Gemma 2b Residual Stream SAEs.

This is a "quick and dirty" SAE release to unblock researchers. These SAEs have not been extensively studied or characterized. However, I will try to update the readme here when I add SAEs here to reflect what I know about them.

These SAEs were trained with SAE Lens and the library version is stored in the cfg.json.

All training hyperparameters are specified in cfg.json.
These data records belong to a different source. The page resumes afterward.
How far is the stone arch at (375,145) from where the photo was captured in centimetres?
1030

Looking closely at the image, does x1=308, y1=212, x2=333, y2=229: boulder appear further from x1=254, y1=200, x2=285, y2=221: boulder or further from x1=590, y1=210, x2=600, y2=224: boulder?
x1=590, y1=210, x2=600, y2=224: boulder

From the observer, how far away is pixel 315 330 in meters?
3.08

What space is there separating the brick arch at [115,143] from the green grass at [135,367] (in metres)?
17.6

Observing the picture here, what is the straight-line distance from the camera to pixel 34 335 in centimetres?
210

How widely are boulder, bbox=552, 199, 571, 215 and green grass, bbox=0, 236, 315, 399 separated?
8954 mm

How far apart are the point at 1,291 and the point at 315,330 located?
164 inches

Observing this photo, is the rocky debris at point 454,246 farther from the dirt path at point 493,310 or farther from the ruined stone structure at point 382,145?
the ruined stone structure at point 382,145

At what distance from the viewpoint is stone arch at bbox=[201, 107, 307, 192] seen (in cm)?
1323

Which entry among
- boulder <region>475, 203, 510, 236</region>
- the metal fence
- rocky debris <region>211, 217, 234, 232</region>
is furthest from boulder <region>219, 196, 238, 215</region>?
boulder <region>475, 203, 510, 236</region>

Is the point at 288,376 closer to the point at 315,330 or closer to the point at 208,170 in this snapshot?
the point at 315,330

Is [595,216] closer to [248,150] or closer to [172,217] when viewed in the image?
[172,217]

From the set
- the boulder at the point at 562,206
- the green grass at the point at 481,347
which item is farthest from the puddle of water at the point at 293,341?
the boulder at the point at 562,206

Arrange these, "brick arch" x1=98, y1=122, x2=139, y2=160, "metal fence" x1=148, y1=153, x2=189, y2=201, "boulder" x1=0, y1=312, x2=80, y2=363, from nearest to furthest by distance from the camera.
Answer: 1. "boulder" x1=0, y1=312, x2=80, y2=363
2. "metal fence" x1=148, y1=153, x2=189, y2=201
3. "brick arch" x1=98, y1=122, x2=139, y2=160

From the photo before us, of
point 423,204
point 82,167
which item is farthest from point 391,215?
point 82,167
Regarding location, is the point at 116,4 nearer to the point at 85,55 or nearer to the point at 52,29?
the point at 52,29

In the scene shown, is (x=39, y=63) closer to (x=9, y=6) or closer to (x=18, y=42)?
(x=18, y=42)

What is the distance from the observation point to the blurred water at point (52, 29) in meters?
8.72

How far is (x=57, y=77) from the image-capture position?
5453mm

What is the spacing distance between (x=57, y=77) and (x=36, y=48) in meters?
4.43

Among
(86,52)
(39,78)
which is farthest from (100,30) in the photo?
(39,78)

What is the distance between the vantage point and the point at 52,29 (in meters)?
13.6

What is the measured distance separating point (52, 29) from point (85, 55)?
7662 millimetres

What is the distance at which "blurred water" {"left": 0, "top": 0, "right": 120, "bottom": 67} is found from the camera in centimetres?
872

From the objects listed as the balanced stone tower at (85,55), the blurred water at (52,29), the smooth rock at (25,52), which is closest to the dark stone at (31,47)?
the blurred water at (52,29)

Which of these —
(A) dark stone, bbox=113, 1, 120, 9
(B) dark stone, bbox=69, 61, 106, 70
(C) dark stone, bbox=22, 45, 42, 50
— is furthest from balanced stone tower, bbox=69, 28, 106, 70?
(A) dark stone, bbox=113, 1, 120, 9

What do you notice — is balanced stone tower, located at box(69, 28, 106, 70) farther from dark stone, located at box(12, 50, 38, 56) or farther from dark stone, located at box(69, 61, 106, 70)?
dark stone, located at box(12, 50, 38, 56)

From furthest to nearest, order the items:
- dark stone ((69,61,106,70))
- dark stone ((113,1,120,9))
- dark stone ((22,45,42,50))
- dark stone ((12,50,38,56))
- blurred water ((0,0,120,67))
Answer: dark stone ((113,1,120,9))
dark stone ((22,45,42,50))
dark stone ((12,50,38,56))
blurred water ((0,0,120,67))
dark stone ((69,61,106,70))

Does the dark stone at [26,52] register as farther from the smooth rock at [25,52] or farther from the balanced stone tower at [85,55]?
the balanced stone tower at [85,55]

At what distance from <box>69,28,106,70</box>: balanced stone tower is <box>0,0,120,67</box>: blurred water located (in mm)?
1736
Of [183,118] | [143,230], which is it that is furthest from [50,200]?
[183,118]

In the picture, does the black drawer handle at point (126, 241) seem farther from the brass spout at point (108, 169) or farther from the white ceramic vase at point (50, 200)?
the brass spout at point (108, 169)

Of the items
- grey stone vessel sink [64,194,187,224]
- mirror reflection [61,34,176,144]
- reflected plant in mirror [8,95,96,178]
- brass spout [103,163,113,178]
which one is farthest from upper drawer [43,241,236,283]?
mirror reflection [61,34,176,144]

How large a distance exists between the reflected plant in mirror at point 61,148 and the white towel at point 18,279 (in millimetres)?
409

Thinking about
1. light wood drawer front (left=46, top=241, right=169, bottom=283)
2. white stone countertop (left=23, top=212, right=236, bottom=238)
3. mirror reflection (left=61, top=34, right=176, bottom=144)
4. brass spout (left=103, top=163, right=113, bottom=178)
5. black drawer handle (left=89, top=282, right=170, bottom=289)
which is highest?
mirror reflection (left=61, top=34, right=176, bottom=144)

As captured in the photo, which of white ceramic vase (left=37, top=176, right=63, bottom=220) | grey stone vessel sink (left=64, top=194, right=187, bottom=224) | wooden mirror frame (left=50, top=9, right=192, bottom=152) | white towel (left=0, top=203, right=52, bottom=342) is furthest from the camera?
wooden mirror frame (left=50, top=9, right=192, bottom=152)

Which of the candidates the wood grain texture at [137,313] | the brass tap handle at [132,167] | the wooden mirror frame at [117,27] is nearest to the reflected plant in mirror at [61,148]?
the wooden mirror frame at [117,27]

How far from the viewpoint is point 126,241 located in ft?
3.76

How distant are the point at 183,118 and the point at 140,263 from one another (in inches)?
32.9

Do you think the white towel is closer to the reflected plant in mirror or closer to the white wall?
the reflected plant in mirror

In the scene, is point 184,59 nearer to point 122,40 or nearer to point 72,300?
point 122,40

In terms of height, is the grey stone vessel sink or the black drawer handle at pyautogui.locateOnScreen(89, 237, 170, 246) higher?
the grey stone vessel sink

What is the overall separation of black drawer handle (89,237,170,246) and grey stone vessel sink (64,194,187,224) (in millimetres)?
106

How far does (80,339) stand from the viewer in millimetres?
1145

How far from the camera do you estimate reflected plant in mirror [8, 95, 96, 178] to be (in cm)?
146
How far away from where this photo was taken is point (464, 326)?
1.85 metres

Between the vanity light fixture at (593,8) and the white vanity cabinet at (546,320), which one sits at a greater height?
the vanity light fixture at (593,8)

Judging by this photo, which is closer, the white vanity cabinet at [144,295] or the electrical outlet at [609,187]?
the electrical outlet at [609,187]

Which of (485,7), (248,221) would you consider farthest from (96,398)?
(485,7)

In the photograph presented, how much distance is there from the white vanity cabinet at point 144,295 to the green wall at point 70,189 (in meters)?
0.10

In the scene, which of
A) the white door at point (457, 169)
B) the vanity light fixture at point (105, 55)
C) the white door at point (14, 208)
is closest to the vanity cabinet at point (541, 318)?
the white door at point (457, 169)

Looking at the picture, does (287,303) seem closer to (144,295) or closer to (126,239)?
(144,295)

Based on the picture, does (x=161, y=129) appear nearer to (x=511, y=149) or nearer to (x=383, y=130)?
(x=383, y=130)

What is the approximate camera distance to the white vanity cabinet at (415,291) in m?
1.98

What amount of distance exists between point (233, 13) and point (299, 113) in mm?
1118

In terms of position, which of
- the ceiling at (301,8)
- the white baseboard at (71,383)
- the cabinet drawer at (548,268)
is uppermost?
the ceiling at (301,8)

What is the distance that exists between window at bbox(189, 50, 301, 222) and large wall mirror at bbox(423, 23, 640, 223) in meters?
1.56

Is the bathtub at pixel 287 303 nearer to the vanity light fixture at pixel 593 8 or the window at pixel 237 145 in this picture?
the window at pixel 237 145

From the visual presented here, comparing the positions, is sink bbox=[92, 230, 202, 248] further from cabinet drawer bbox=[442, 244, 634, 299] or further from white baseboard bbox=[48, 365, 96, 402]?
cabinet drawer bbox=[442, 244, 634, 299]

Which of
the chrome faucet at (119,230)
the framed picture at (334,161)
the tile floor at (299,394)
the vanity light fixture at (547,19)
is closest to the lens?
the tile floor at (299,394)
They are loadable using SAE via a few methods. A method that currently works (but may be replaced shortly by a more convenient method) would be the following:

import torch
from sae_lens.training.session_loader import LMSparseAutoencoderSessionloader

torch.set_grad_enabled(False)
path = "path/to/folder_containing_cfgjson_and_safetensors_file"
model, sae, activation_store = LMSparseAutoencoderSessionloader.load_pretrained_sae(
    path, device = "cuda",
)

Resid Post 0

Stats:

  • 16384 Features (expansion factor 8)
  • CE Loss score of 99.1% (2.647 without SAE, 2.732 with the SAE)
  • Mean L0 54 (in practice L0 is log normal distributed and is heavily right tailed).
  • Dead Features: We think this SAE may have ~2.5k dead features.

Notes:

  • This SAE was trained with methods from the Anthropic April Update excepting activation normalization.
  • It is likely under-trained.

Resid Post 6

Stats:

  • 16384 Features (expansion factor 8) achieving a CE Loss score of
  • CE Loss score of 95.33% (2.647 without SAE, 3.103 with the SAE)
  • Mean L0 53 (in practice L0 is log normal distributed and is heavily right tailed).
  • Dead Features: We think this SAE may have up to 7k dead features.

Notes:

  • This SAE was trained with methods from the Anthropic April Update
    • Excepting activation normalization.
    • We increased the learning rate here by one order of magnitude in order to explore whether this resulted in faster training (in particular, a lower L0 more quickly)
      • We find in practice that the drop in L0 is accelerated but this results is significantly more dead features (likely causing worse reconstruction)
  • As above, it is likely under-trained.